Passage given:

· · ·

Libya Tribune

By Mahmoud Gamal

A previous study published by the Egyptian Institute for Studies (EIS) titled, Egyptian Role in Libya: Determinants and Tracks, concluded that the likeliness of a direct and declared intervention in Libya by the Egyptian army started to increase more than ever before.

PART (I)

Confirming that such potential intervention is linked to the failure to find a political track for resolving the Libyan crisis and the outbreak of battles waged by the GNA against the militias affiliated to Khalifa Haftar to control Sirte and Al Jafra, the line at which the internationally recognized GNA forces stopped after liberating several areas in western Libya that had been controlled by Haftar’s militias during the past months.

Following up the ongoing developments in the Libyan file, there have been no serious political activity, whether international or regional, to avoid the state of conflict in the Libyan interior. Also, there have been no political initiatives, whether international or regional, to bring the conflicting parties to the negotiating table, except for the Egyptian initiative proposed by Abdel Fattah al-Sisi in May 2020, which was immediately rejected by the Government of National Accord (GNA).

The GNA forces are still stationed at the Sirte-Al Jafra line, where they stopped after liberation of several areas in the Libyan West during the past months. However, the Al Watiya base, which is now under the control of the legitimate GNA, was bombed early July by unidentified warplanes, where no party claimed responsibility for the airstrikes that targeted equipment inside the base, including air defense systems.

However, media reports have recently revealed that Russia was behind bombing the Al Watiya airbase, citing a special source in the Turkish presidency, confirming that neither Egypt, nor UAE, nor France were behind the attack. The source stated that the airstrikes seemed to have avoided Turkish equipment, but other reports indicated that the bombing resulted in losses to a Turkish air defense system.

In response to the bombing of the Al-Watiya airbase that falls under the control of the GNA forces, the Al Jafra airbase that falls under the control of the Russian Wagner Group mercenaries and Khalifa Haftar’s militias was also bombed, but the GNA forces denied responsibility for the attack.

· · ·

Exercise requirements:
a – The article on possible Egyptian intervention in Libya reports a source who said certain countries were not behind the Al Watiya airbase attack. List every country the source named.
b – Reproduce the passage in the article on possible Egyptian intervention in Libya starting with "By Mahmoud Gamal" and going on through "than ever before.".

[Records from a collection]
· · ·

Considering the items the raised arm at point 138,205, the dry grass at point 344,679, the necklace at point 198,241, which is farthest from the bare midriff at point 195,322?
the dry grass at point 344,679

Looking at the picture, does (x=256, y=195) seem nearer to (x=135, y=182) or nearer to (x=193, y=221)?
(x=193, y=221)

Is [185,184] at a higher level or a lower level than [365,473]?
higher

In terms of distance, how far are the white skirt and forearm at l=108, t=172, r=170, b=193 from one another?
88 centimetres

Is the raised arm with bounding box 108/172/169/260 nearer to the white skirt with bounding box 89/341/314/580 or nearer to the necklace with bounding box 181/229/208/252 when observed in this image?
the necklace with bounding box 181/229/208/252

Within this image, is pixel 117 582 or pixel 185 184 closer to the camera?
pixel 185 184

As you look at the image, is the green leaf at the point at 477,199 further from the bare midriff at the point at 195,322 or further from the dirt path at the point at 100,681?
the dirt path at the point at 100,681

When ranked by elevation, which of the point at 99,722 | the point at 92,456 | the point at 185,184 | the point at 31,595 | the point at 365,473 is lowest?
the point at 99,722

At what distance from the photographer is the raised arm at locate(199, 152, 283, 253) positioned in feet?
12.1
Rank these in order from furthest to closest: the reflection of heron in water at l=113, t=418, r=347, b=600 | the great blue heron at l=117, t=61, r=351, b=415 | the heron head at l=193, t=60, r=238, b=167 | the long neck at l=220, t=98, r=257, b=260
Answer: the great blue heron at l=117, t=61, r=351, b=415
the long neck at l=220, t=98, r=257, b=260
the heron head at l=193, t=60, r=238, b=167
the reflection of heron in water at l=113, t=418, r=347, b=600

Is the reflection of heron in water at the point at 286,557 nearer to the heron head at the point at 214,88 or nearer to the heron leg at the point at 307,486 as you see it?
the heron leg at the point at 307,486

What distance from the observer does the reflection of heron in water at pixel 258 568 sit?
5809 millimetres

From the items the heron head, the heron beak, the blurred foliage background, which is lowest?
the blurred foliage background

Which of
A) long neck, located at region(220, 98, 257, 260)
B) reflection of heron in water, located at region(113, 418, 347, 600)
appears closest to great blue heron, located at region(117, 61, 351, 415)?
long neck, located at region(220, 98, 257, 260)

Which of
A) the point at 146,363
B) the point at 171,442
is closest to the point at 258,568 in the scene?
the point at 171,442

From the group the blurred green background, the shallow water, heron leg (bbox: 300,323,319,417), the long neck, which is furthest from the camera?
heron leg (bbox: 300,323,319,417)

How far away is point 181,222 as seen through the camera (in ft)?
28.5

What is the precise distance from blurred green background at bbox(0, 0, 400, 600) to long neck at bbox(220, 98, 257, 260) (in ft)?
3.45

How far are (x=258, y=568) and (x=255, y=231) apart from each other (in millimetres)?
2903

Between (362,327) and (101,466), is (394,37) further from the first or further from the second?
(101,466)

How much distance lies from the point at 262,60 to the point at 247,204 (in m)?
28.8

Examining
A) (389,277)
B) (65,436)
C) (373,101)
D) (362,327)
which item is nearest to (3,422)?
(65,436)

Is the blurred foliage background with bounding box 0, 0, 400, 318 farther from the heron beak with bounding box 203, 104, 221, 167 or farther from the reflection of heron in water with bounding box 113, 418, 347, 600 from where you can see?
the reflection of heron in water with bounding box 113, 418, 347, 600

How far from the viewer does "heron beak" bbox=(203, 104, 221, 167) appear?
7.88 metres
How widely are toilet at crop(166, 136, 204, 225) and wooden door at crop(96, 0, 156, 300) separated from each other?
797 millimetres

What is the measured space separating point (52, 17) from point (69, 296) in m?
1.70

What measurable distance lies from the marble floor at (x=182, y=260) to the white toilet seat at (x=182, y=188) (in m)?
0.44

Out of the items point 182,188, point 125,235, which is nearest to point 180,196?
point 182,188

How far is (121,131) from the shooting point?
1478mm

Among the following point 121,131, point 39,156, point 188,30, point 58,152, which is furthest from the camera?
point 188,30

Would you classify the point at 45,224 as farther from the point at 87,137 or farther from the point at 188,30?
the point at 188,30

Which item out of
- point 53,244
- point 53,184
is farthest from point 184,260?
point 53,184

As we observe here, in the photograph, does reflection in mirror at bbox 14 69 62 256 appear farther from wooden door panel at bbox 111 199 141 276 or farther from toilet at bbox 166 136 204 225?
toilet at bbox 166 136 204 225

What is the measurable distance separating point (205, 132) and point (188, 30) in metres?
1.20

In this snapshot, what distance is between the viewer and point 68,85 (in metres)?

· · ·

Solution set:
a – Egypt, UAE, France

b –
By Mahmoud Gamal

A previous study published by the Egyptian Institute for Studies (EIS) titled, Egyptian Role in Libya: Determinants and Tracks, concluded that the likeliness of a direct and declared intervention in Libya by the Egyptian army started to increase more than ever before.